A vinda do grupo da capital federal envolveu uma comitiva especial de estudantes e educadores, motivados pelo desejo de vivenciar de perto os festejos da Rainha da Borborema. O principal objetivo da viagem foi conhecer as dinâmicas pedagógicas locais e as manifestações culturais que servem de inspiração para os seus próprios projetos artísticos nas escolas do Cerrado. Ao todo, a delegação contou com 50 integrantes, sendo 35 deles alunos que dão vida à dança no tablado.
O sonho de dançar no berço da cultura junina
Para as lideranças educacionais do Distrito Federal, a oportunidade representou a realização de um planejamento construído a longo prazo.

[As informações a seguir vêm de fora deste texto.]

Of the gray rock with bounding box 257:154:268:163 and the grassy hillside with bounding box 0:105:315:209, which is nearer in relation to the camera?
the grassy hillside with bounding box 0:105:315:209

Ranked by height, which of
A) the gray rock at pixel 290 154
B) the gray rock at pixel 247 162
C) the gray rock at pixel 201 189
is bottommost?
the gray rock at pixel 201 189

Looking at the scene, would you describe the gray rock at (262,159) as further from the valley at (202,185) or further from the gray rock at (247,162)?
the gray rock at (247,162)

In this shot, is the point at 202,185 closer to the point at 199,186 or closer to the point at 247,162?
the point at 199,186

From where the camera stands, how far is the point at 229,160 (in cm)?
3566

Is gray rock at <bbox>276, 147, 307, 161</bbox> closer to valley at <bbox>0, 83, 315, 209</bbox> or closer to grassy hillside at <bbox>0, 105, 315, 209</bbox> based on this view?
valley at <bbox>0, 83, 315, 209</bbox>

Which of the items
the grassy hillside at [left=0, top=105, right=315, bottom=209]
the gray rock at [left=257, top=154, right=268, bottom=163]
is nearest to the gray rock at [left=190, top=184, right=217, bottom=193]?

A coordenação regional de ensino de Planaltina enfatizou que pisar no palco campinense é o ápice para qualquer quadrilheiro do país, elogiando a estrutura montada pela Seduc para dar protagonismo aos jovens. O intercâmbio cultural reforçou a tese de que a tradição junina atua como ferramenta transformadora de realidades sociais no ambiente escolar.
A iniciativa da rede municipal de Campina Grande foi classificada como fantástica pelos visitantes. Em Planaltina, a quadrilha Xodó do Cerrado funciona sob um viés estritamente cultural e pedagógico, englobando estudantes matriculados em oito instituições públicas de ensino distintas. Esse formato descentralizado busca fortalecer os laços históricos do povo com a festividade, mostrando que a dança também serve de esteio para a cidadania no Centro-Oeste.
Protagonismo juvenil e inclusão nas escolas
Os produtores e organizadores do grupo brasiliense pontuaram a honra de integrar a programação do São João da Educação 2026 como convidados de honra. Por ser um projeto composto integralmente por alunos vindos da rede pública de ensino, a vivência prática no Nordeste foi encarada como um elemento de imenso valor formativo, demonstrando como as expressões artísticas possuem capacidade de reestruturar vidas e transformar perspectivas tanto de quem assiste quanto de quem dança.
A terceira edição do Festival de Quadrilhas Juninas Escolares cumpriu com sucesso o papel de envolver a comunidade escolar no clima junino. O torneio reuniu cerca de mil estudantes de diferentes unidades da Rede Municipal de Ensino ao longo dos seus dias de realização. Além de celebrar a dança, a política educacional impulsionou o protagonismo estudantil e assegurou a sobrevivência das heranças culturais populares por meio de práticas pedagógicas contínuas.